【ペルソナ4】 Shining one Day by day
第3章 レンズの向こうのその背中
「で、お前、ココで何してんの?」
「えっと、待ち合わせで・・・」
「ん、そっか。」
ごく自然に隣に腰掛ける先輩。
貰った缶ジュースを開けると、小さく炭酸が弾ける。
・・・沈黙。
何を、どこからどうやって話し始めれば良いのかわからずに、睦月は俯きながらジュースの缶の飲み口に視線をやり続ける。
先に口を開いたのは陽介だった。
「あの後、身体とかしんどくなかったか?」
「帰ってすぐベッドに入って、そのまま朝まで動けませんでした」
「はは、俺も似たようなもんだわ」
既に缶の中を飲み干した陽介は、傍らのゴミ箱にそれを投げ入れる。
「なぁ、睦月。お前さ、去年のあの事、覚えててくれたんだな」
「そりゃあ、私にとって大事件だったから・・・」
「お前、ヘンな奴だよな。

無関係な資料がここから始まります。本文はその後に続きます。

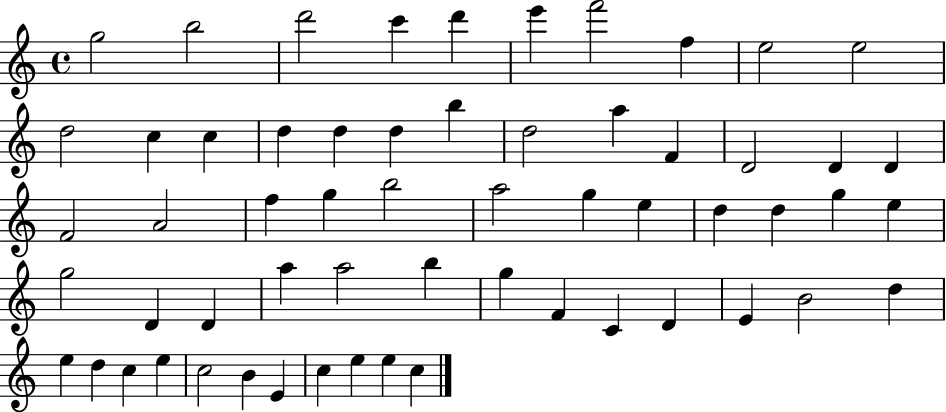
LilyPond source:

{
  \clef treble
  \time 4/4
  \defaultTimeSignature
  \key c \major
  g''2 b''2 | d'''2 c'''4 d'''4 | e'''4 f'''2 f''4 | e''2 e''2 | \break d''2 c''4 c''4 | d''4 d''4 d''4 b''4 | d''2 a''4 f'4 | d'2 d'4 d'4 | \break f'2 a'2 | f''4 g''4 b''2 | a''2 g''4 e''4 | d''4 d''4 g''4 e''4 | \break g''2 d'4 d'4 | a''4 a''2 b''4 | g''4 f'4 c'4 d'4 | e'4 b'2 d''4 | \break e''4 d''4 c''4 e''4 | c''2 b'4 e'4 | c''4 e''4 e''4 c''4 | \bar "|."
}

あの時あんなに怯えてた子がさ、その時よりも恐い相手に一歩も引かないなんて」
からかうような口調の陽介に、睦月は内心で反論する。
(だって、あの時先輩が助けてくれたから、私は強くなれたのに)
「でもホント助かったよ。改めてサンキューな、睦月」
「私の方こそ、半年前からずっとお礼言えてなかったです。助けてくれて、ありがとうございます」
「そう言えば睦月さ、ずっと気になってたんだけど、お前なんでまだそのパーカー着てんの?俺、転校前から着倒してたからもうクタクタじゃんよ、それ」
言えるはず、無かった。
あの瞬間からずっと好きな貴方から貰った物をいつでも身に着けていたいから、なんて。
「お待たせ」
その時、二人の後ろから待ち人の声がした。
同時に振り返ると、急いで来たのかうっすらと汗を滲ませた悠がそこに立っていた。